++++ PROVIDED ENTRIES
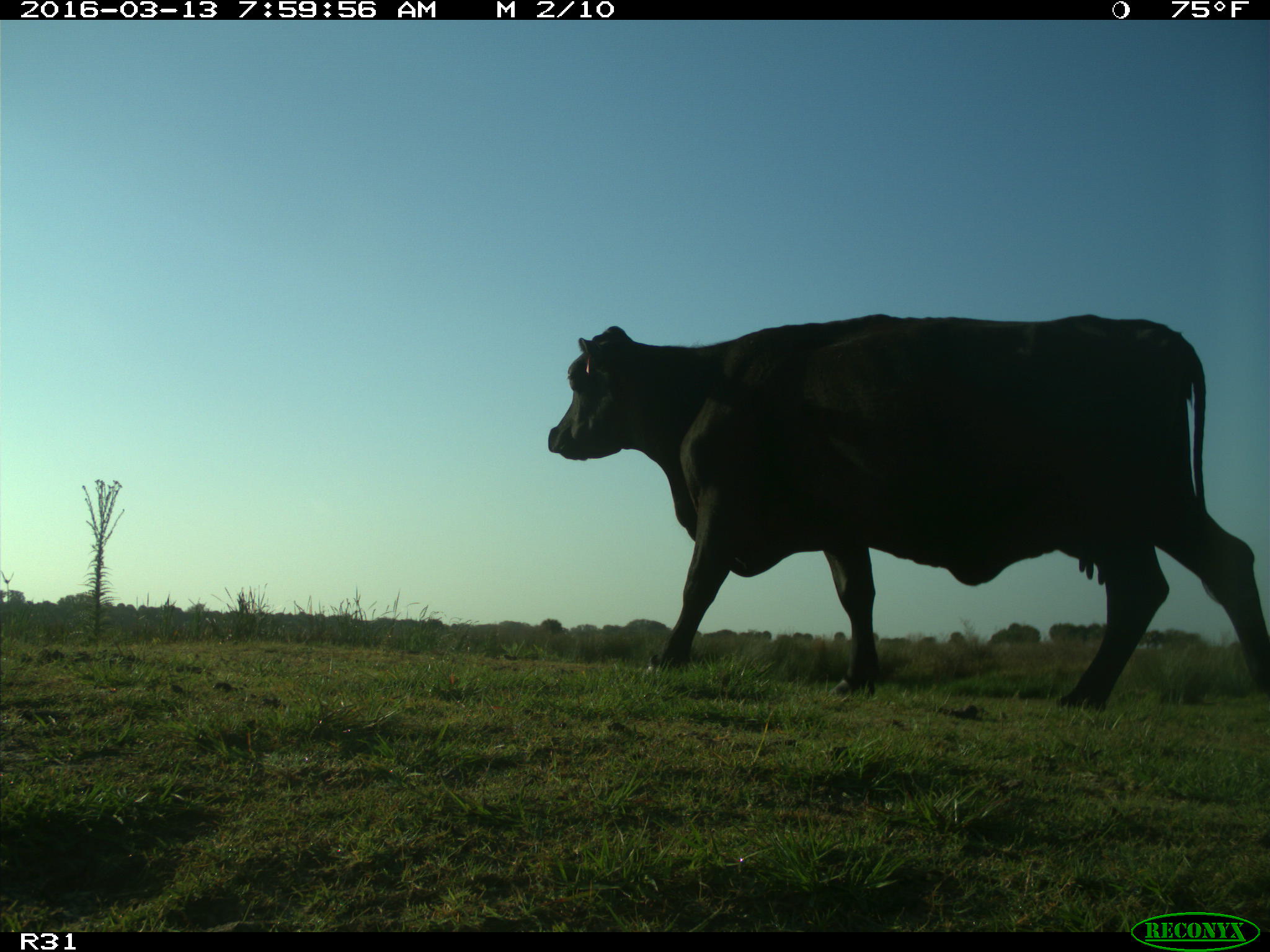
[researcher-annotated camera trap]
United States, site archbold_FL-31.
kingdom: Animalia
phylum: Chordata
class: Mammalia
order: Artiodactyla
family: Bovidae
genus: Bos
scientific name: Bos taurus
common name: domestic cow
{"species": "Bos taurus (domestic cow)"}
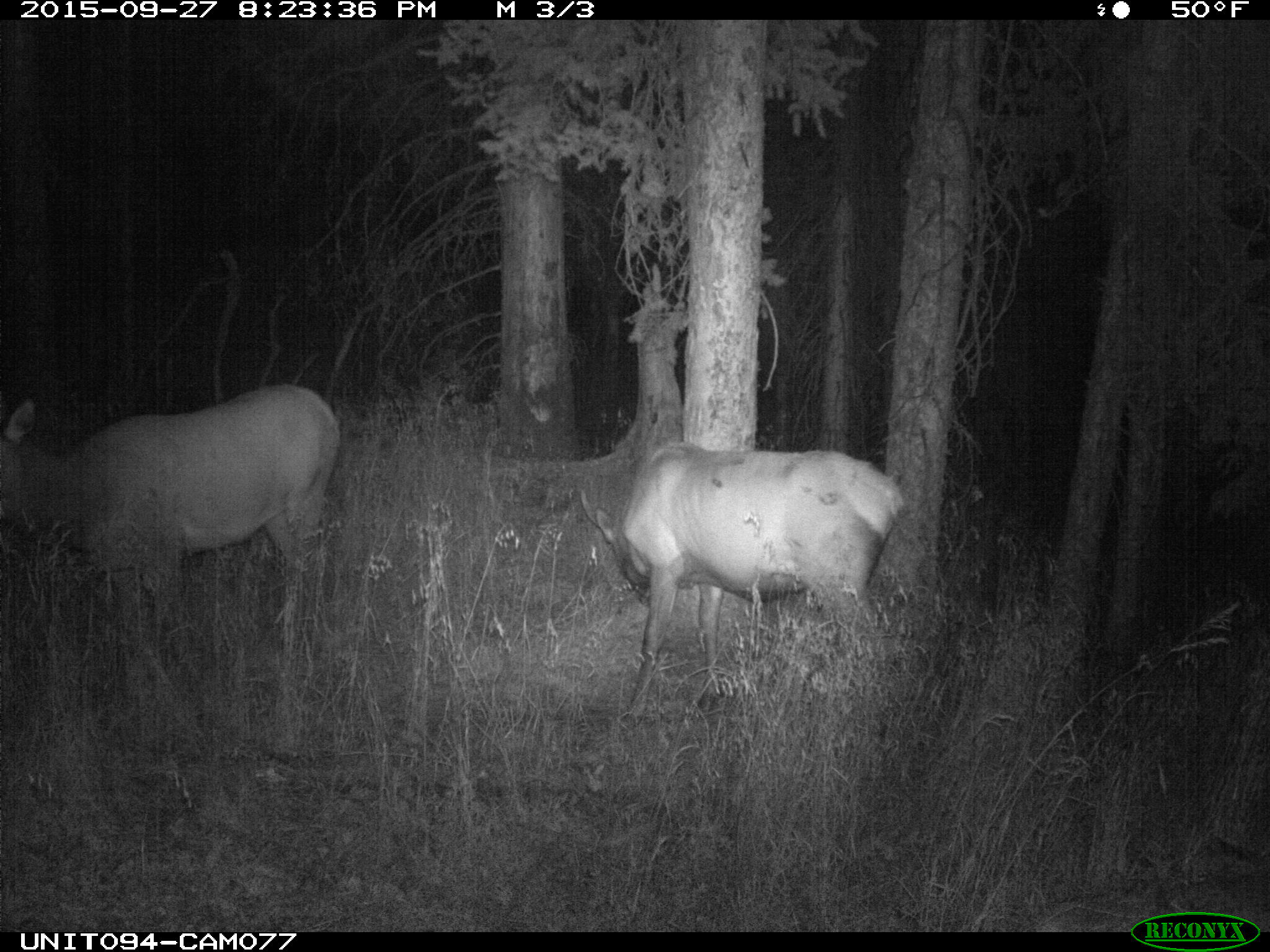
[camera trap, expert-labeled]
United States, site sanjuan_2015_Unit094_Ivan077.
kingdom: Animalia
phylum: Chordata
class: Mammalia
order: Artiodactyla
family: Cervidae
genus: Cervus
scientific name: Cervus elaphus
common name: red deer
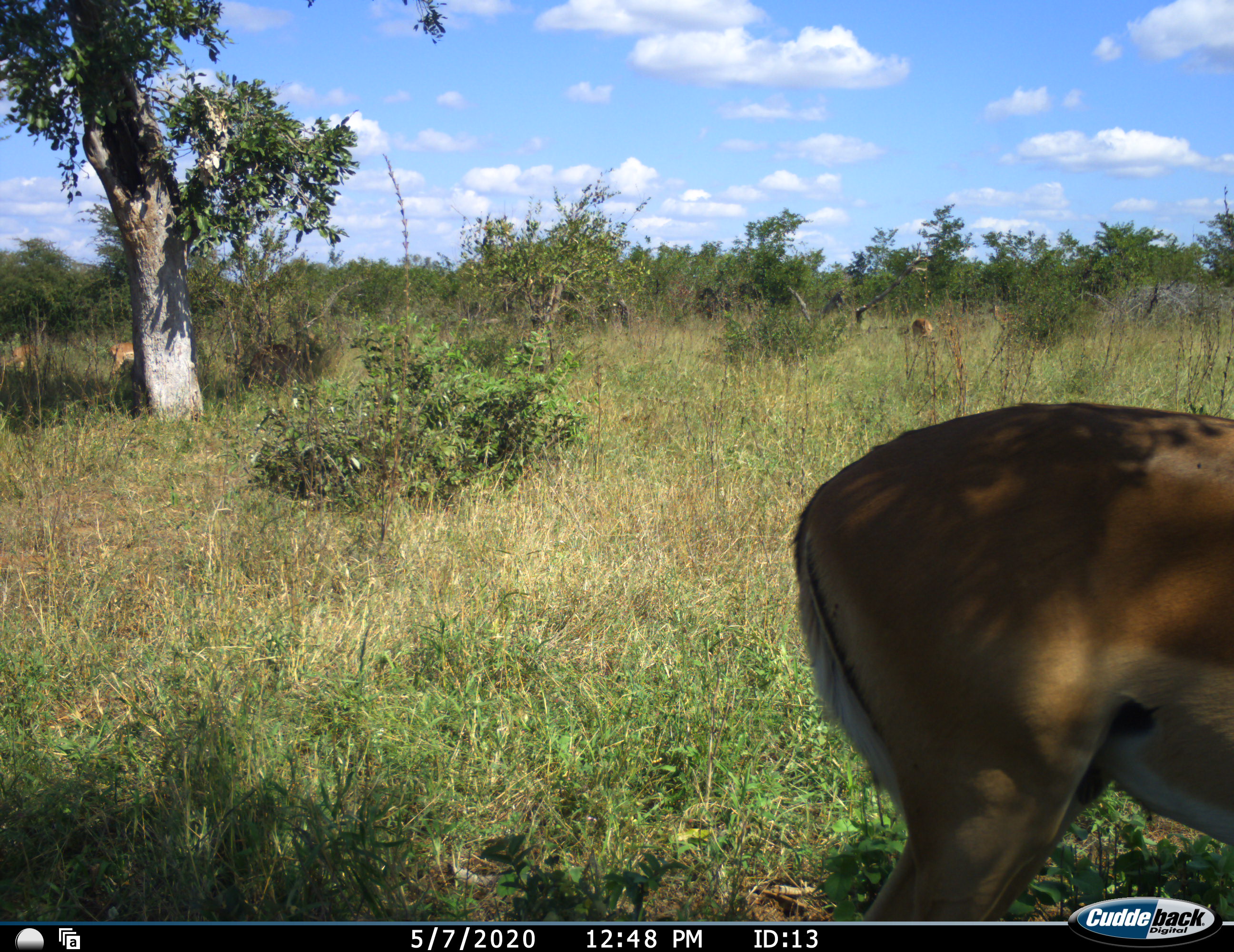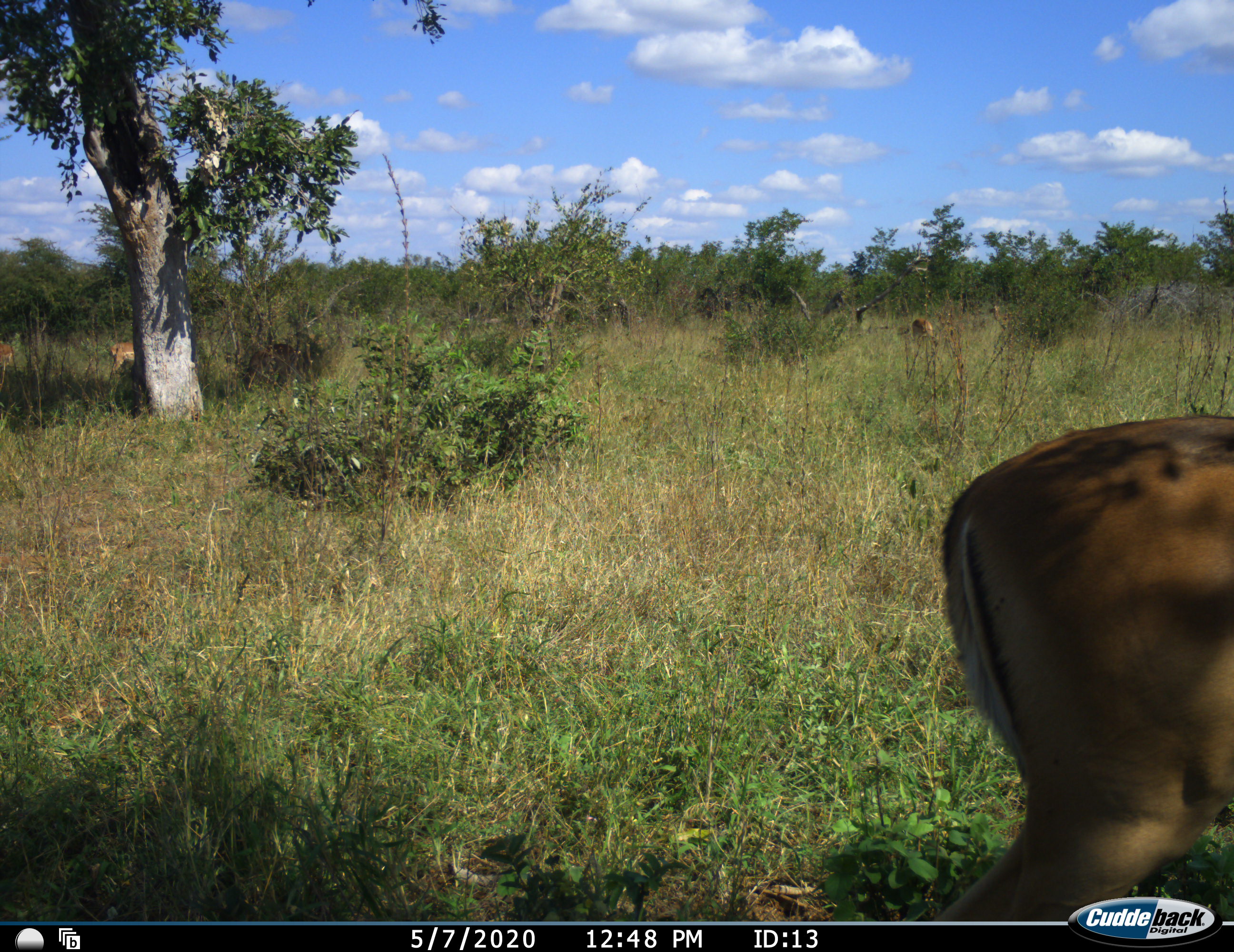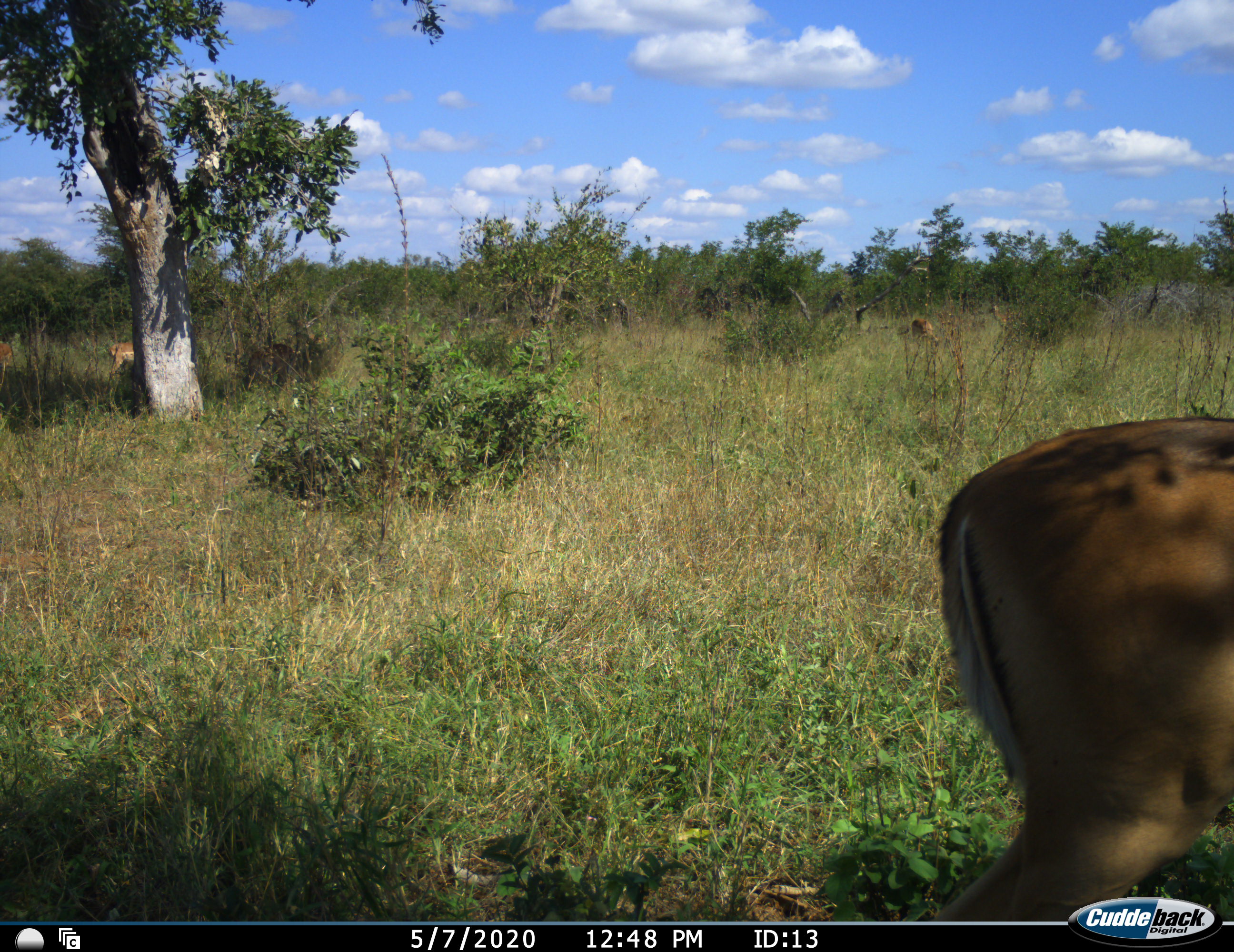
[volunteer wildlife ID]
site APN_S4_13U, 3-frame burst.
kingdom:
++++++++
PROBLEM REQUIREMENTS
Your copy should run from the line that has "common name: domestic cow" through the last line above, exactly, with both ends in and pictures out.

ANSWER BELOW
common name: domestic cow
{"species": "Bos taurus (domestic cow)"}
[camera trap, expert-labeled]
United States, site sanjuan_2015_Unit094_Ivan077.
kingdom: Animalia
phylum: Chordata
class: Mammalia
order: Artiodactyla
family: Cervidae
genus: Cervus
scientific name: Cervus elaphus
common name: red deer
[volunteer wildlife ID]
site APN_S4_13U, 3-frame burst.
kingdom:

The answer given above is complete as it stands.